***** ENTRIES SUPPLIED

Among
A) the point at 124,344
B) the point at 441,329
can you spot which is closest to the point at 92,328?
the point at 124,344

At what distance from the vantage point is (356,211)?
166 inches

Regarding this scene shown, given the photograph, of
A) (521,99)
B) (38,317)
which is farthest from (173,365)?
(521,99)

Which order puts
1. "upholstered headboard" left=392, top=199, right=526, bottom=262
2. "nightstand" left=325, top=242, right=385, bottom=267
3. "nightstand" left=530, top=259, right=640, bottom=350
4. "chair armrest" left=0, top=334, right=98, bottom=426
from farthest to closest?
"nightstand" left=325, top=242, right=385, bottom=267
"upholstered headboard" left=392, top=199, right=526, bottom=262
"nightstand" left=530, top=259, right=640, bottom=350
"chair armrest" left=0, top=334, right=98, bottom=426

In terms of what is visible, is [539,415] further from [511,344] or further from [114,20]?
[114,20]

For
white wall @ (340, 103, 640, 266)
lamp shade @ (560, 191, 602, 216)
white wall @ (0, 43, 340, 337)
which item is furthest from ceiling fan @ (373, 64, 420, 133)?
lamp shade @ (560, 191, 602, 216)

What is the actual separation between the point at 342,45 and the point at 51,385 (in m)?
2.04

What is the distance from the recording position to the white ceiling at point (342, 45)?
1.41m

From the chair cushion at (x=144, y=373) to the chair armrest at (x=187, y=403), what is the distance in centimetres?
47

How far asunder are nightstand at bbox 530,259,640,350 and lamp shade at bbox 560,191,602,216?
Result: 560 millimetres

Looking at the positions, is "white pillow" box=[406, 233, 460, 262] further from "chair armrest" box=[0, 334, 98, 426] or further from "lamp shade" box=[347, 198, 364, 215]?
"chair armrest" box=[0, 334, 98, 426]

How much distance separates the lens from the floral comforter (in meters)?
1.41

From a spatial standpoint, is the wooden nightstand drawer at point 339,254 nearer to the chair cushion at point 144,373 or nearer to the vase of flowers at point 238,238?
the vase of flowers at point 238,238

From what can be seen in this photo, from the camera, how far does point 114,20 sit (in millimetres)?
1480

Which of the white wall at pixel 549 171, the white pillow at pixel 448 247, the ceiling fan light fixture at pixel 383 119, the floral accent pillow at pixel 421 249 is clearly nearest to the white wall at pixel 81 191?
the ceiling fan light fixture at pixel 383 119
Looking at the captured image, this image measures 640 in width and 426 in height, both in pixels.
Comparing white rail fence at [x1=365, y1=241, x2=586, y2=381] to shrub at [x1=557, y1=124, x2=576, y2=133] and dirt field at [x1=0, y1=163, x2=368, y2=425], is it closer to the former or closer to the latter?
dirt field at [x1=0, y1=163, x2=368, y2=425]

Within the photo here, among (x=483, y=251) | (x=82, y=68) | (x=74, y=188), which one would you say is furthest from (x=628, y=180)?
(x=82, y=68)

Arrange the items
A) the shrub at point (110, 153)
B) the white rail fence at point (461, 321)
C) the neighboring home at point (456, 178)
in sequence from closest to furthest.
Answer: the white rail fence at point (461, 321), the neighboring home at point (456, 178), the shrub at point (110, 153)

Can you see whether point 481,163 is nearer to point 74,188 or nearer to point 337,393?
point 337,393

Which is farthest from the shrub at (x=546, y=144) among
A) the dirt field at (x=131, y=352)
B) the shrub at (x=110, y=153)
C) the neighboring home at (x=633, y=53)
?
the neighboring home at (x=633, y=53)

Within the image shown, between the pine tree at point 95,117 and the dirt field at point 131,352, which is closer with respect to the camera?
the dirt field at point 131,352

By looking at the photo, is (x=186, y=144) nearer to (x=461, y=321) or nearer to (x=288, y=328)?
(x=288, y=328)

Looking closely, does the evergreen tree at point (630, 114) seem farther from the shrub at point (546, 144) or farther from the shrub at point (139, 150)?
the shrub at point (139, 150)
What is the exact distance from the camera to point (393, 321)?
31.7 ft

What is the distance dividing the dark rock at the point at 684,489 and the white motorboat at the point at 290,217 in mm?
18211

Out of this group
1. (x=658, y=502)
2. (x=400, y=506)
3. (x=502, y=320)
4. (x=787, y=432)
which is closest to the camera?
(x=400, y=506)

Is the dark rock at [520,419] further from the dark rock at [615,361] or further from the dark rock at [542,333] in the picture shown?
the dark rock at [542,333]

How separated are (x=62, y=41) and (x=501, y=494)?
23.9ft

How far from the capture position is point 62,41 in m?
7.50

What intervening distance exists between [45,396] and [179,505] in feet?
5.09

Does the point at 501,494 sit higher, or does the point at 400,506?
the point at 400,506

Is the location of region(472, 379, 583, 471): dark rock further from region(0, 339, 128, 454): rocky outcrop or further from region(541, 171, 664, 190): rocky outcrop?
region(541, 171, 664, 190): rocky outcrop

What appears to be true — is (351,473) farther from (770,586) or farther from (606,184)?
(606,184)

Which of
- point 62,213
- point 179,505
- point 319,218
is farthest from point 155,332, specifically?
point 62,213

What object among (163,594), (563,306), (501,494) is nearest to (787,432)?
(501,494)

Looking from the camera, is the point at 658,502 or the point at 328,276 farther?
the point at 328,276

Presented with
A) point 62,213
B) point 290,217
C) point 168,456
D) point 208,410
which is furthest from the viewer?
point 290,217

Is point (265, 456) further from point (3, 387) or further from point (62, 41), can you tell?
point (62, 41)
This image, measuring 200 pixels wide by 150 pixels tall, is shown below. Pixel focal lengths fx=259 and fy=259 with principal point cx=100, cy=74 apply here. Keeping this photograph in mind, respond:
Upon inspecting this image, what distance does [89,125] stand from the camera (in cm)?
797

**********

*AIM OF THE TASK:*
Rewrite the entries from the first line through the line containing "Result: 560 millimetres", switching "white wall" to "beige wall" and leaving everything else unchanged.

*TASK RESULT:*
Among
A) the point at 124,344
B) the point at 441,329
can you spot which is closest to the point at 92,328?
the point at 124,344

At what distance from the vantage point is (356,211)?
166 inches

Regarding this scene shown, given the photograph, of
A) (521,99)
B) (38,317)
which is farthest from (173,365)?
(521,99)

Which order puts
1. "upholstered headboard" left=392, top=199, right=526, bottom=262
2. "nightstand" left=325, top=242, right=385, bottom=267
3. "nightstand" left=530, top=259, right=640, bottom=350
4. "chair armrest" left=0, top=334, right=98, bottom=426
from farthest to closest?
"nightstand" left=325, top=242, right=385, bottom=267
"upholstered headboard" left=392, top=199, right=526, bottom=262
"nightstand" left=530, top=259, right=640, bottom=350
"chair armrest" left=0, top=334, right=98, bottom=426

In terms of what is visible, is [539,415] further from [511,344] or further from [114,20]?
[114,20]

For
beige wall @ (340, 103, 640, 266)
lamp shade @ (560, 191, 602, 216)
beige wall @ (0, 43, 340, 337)
which item is furthest from ceiling fan @ (373, 64, 420, 133)?
lamp shade @ (560, 191, 602, 216)

What is the actual separation between the point at 342,45 and the point at 51,385 (in m)?
2.04

What is the distance from the recording position to the white ceiling at point (342, 45)?
1.41m

From the chair cushion at (x=144, y=373) to the chair armrest at (x=187, y=403), what is the distance in centimetres?
47

How far asunder are nightstand at bbox 530,259,640,350 and lamp shade at bbox 560,191,602,216?
Result: 560 millimetres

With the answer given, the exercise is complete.